### Tarefas a realizar
1. Na nota de repúdio, a frase que começa com "Antes, fome, miséria" contrapõe dois momentos. Liste todas as palavras que ela usa para descrever o antes e o depois.
2. Retome a nota de repúdio sobre as reintegrações de posse e siga com o texto a partir da última frase.

### Texto de origem
>>>
MG – Nota de Repúdio as Práticas nas Ações Possessórias

A Associação Brasileira dos Advogados do Povo Gabriel Pimenta – ABRAPO, filiada a Associação Internacional dos Advogados do Povo (International Association of People’s Lawyers – IAPL), vem a publico repudiar as decisões proferidas pelo juiz da Vara de Conflitos Agrários Walter Zwicker Esbaille Júnior.

No decorrer do último ano, este Juiz tem determinado o cumprimento de reintegrações de posse em imóveis ocupados há mais de 20 (vinte) anos por camponeses pobres em diversas partes do Estado de Minas Gerais.

O que temos verificado é que as medidas de tentativa de solucionar conflitos têm sido deixadas de lado, mesmo que essas medidas sejam requeridas pela parte autora, como no caso em que acompanhamos da Fazenda Calindó, situada no município de Matias Cardoso. Ocupada há 22 anos por mais de 40 famílias, onde estas transformaram o então, latifúndio improdutivo e abandonado em área produtiva com trabalho duro e árduo, tiram dela o seu sustento e de seus familiares. Antes, fome, miséria e abandono nos últimos 22 anos se tornou produção, alimento e sustento! Cumprindo de fato o preceito constitucional da função social da propriedade. Estas e outras dezenas de famílias em situação semelhante, têm sofrido com as ameaças constantes de despejo e reintegrações, sob tutela da Vara Agrária do Estado de Minas Gerais.
<<<
[Registros extraídos de uma coleção]
>>>
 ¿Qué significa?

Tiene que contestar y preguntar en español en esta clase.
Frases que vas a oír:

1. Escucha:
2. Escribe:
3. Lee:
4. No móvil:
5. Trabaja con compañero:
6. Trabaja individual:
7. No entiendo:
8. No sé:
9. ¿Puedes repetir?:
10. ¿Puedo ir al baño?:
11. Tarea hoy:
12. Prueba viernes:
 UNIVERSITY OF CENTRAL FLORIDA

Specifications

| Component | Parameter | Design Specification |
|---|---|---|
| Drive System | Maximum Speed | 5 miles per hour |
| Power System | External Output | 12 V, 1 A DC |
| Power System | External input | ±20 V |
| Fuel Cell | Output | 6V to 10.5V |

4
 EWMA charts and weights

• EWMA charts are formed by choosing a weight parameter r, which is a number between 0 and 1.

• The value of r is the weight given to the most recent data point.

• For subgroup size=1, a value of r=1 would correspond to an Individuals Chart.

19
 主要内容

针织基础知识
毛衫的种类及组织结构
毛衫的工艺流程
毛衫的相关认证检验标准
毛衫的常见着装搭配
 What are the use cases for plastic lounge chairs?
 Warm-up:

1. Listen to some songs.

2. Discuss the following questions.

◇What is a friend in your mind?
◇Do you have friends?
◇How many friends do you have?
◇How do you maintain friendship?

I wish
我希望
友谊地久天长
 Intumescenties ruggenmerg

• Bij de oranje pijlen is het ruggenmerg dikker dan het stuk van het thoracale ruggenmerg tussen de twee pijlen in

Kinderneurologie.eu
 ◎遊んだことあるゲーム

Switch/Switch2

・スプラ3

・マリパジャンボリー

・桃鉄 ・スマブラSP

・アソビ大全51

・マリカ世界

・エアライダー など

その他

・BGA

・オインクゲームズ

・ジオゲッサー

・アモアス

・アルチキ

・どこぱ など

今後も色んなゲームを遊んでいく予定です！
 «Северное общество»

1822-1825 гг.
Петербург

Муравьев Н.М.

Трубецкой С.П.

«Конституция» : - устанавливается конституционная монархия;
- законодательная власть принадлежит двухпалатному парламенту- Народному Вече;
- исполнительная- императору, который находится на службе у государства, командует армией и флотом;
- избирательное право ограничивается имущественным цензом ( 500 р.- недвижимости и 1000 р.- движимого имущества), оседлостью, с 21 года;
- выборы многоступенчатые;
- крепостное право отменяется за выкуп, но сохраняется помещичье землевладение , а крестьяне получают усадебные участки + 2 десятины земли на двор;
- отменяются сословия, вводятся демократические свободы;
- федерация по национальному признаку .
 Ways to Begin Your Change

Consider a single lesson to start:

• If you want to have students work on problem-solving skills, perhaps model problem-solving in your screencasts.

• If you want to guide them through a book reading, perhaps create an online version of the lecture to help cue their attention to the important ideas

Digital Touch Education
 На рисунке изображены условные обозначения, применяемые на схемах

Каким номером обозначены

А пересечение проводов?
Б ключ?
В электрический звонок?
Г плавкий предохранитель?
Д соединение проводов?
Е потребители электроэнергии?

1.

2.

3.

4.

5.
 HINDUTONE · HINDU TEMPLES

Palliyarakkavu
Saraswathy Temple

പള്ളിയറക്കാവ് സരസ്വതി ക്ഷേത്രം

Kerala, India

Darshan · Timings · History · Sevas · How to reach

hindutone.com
<<<
### Respostas às tarefas
1.
Antes: fome, miséria, abandono.
Depois: produção, alimento, sustento.

2.
O que a ABRAPO tem constatado é que não existe negociação, nem alternativa. Existem ameaças e tão logo, despejos a qualquer custo, pois, entende o Excelentíssimo juiz que “terra não foi feita pra ser dada a ninguém, mas comprada. E se não tem dinheiro pra comprar, tem que sair mesmo, que vá para a rua”, nas palavras do doutor juiz em audiência de conciliação no dia 06/11/19. Tal postura foi adotada pelo juiz na presença do proprietário do imóvel que tinha a intenção de negociar, do representante da Secretaria de Desenvolvimento Agrário, da Defensoria Pública de Minas Gerais, do Ministério Público, dos representantes do executivo e legislativo da cidade de Matias Cardoso e do INCRA que ressalta-se, por anos prometeu adquirir a Fazenda Calindó para reforma agrária e não o fez, deixando as inúmeras famílias que lá residem à mercê do tempo.

Para a ABRAPO a luta pela Terra é um direito legítimo previsto na Constituição Federal e são os camponeses pobres que de fato dão a destinação social constitucional a propriedade quando ocupam e transformam área improdutiva em área produtiva.

Porém, verificado que a situação fica ainda mais grave, pois, além de não levar em consideração a destinação social da propriedade, já que as reintegrações de posse têm sido deferidas, sistematicamente, após décadas, ignorando que não se tratam de novas ocupações e sim de velhas ocupações que se transformaram em comunidades, gerando riqueza aos municípios, como no caso da Fazenda Calindó e com o respaldo do estado ao levar infraestrutura fornecida pelo Município, pelo Estado e o Governo Federal.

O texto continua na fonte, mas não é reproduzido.